==== RAW DATA

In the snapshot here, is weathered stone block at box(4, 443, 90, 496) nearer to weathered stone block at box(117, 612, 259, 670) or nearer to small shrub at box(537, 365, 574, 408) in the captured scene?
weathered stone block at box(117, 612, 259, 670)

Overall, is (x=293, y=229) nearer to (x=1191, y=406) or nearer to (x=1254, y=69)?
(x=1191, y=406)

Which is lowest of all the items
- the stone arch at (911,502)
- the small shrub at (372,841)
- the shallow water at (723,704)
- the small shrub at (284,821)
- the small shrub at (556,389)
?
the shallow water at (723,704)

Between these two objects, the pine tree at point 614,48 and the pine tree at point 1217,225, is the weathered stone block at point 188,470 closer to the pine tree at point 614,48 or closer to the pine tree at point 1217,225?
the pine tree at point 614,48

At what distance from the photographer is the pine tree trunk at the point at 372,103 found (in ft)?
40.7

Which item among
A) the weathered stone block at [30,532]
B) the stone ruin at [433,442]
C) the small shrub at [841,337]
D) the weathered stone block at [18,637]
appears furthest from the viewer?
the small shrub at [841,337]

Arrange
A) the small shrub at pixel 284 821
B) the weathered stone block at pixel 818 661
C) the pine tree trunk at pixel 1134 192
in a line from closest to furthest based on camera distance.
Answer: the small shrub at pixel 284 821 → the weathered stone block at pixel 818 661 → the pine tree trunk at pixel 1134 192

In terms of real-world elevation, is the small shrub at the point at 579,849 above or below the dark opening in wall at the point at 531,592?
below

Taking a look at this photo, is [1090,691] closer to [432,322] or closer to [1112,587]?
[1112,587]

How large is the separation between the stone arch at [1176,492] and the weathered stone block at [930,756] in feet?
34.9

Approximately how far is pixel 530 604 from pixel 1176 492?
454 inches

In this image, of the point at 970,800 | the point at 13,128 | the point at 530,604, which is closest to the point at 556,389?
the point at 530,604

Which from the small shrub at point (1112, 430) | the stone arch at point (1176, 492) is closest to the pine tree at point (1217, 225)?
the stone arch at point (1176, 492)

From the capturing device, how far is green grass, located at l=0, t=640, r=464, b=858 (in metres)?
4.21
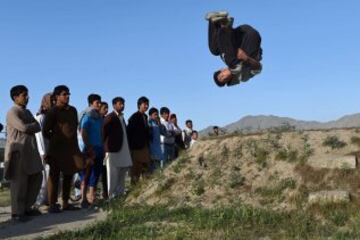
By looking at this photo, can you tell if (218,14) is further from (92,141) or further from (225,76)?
(92,141)

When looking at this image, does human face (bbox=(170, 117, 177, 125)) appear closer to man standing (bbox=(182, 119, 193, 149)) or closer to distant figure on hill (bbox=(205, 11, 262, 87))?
man standing (bbox=(182, 119, 193, 149))

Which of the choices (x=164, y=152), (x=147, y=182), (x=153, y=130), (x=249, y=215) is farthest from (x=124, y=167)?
(x=249, y=215)

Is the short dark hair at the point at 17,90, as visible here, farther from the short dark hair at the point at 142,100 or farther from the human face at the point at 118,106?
the short dark hair at the point at 142,100

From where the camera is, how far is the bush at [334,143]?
28.3 feet

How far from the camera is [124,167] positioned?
383 inches

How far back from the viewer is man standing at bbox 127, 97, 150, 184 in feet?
33.6

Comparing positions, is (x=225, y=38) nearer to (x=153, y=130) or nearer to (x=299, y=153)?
(x=299, y=153)

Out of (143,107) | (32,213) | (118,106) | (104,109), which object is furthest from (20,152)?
(143,107)

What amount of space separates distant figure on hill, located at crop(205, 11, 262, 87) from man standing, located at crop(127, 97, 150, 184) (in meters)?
3.60

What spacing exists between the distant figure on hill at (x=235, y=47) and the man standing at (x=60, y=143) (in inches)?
112

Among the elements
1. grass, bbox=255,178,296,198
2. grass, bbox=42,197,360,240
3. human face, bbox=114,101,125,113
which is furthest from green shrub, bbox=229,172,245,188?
human face, bbox=114,101,125,113

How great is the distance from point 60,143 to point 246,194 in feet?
9.21

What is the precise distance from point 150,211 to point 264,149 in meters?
2.16

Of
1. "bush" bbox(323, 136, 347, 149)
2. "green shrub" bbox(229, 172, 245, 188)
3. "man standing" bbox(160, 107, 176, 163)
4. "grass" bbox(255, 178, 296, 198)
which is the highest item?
"man standing" bbox(160, 107, 176, 163)
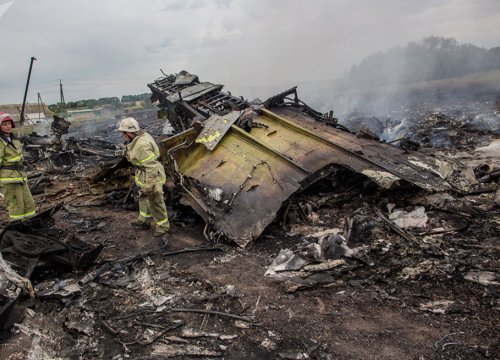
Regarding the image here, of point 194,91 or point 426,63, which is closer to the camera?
point 194,91

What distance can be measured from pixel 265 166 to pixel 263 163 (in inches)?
2.7

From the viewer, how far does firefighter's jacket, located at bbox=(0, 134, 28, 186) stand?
4.62 metres

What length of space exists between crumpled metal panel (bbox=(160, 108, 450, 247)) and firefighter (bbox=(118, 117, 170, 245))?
1.36 feet

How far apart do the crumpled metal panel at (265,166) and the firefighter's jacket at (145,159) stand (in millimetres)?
469

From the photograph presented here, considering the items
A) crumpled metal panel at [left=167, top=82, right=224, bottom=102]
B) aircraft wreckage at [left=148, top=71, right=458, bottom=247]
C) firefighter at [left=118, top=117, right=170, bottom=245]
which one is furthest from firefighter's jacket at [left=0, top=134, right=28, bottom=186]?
crumpled metal panel at [left=167, top=82, right=224, bottom=102]

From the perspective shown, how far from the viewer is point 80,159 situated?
1187 centimetres

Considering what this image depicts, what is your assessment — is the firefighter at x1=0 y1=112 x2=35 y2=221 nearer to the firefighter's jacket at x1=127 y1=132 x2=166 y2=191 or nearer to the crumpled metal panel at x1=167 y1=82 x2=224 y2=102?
the firefighter's jacket at x1=127 y1=132 x2=166 y2=191

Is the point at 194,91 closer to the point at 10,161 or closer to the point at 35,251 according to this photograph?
the point at 10,161

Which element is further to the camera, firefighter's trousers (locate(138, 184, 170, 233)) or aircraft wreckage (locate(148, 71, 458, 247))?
firefighter's trousers (locate(138, 184, 170, 233))

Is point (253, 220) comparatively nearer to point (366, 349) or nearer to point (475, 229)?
point (366, 349)

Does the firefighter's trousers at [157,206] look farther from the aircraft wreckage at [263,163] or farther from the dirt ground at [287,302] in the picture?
the aircraft wreckage at [263,163]

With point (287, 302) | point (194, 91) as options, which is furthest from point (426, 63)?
point (287, 302)

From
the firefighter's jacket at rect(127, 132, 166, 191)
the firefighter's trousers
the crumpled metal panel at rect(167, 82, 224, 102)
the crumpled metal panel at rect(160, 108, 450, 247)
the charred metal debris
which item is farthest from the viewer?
the crumpled metal panel at rect(167, 82, 224, 102)

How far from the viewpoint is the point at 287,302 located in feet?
10.6
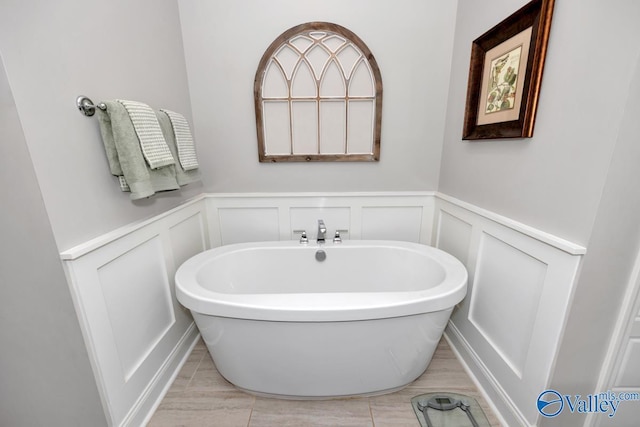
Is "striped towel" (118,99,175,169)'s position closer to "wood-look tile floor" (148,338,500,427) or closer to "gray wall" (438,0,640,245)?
"wood-look tile floor" (148,338,500,427)

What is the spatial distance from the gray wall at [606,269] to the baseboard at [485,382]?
154 millimetres

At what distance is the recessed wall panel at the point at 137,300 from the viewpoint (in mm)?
1092

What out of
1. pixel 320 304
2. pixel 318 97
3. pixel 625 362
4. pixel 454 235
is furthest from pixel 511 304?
pixel 318 97

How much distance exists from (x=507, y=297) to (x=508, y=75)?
1.00 metres

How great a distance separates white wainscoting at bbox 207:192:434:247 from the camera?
190cm

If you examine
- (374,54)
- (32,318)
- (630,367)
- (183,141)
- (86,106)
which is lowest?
(630,367)

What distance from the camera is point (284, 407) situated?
1.29 m

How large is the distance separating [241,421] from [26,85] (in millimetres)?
1501

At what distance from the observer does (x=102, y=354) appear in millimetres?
1020

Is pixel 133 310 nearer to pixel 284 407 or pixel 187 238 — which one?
pixel 187 238

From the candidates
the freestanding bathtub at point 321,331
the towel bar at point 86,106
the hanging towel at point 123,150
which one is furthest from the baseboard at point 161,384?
the towel bar at point 86,106

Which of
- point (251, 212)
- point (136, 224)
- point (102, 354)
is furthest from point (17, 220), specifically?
point (251, 212)

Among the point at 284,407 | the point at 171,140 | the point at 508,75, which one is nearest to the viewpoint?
the point at 508,75

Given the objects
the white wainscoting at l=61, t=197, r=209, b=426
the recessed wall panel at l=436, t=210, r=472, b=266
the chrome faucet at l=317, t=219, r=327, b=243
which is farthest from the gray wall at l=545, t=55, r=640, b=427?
the white wainscoting at l=61, t=197, r=209, b=426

========

** THE PROBLEM **
Everything from the line containing "At what distance is" through the last line of the records must be given again exactly; leave out all other lines.

** THE OUTPUT **
At what distance is the recessed wall panel at the point at 137,300 from the viewpoint (in mm)?
1092

What out of
1. pixel 320 304
2. pixel 318 97
3. pixel 625 362
4. pixel 454 235
is furthest from pixel 511 304?
pixel 318 97

How much distance exists from (x=507, y=297) to (x=508, y=75)?
1.00 metres

How great a distance separates white wainscoting at bbox 207:192:434:247 from the camera?
190cm

If you examine
- (374,54)
- (32,318)
- (630,367)
- (183,141)
- (86,106)
which is lowest?
(630,367)

What distance from the camera is point (284, 407) situated?
1.29 m

How large is the distance separating [241,421] from [26,85] (in millimetres)?
1501

At what distance from the observer does (x=102, y=354) appear in millimetres?
1020

Is pixel 133 310 nearer to pixel 284 407 or pixel 187 238 — which one?
pixel 187 238

From the candidates
the freestanding bathtub at point 321,331
the towel bar at point 86,106
the hanging towel at point 123,150
which one is furthest from the baseboard at point 161,384?
the towel bar at point 86,106

Which of
- point (251, 212)
- point (136, 224)
- point (102, 354)
is furthest from point (17, 220), specifically?
point (251, 212)

Among the point at 284,407 | the point at 171,140 | the point at 508,75, which one is nearest to the viewpoint?
the point at 508,75

Given the objects
the white wainscoting at l=61, t=197, r=209, b=426
the recessed wall panel at l=436, t=210, r=472, b=266
the chrome faucet at l=317, t=219, r=327, b=243
which is farthest from the gray wall at l=545, t=55, r=640, b=427?
the white wainscoting at l=61, t=197, r=209, b=426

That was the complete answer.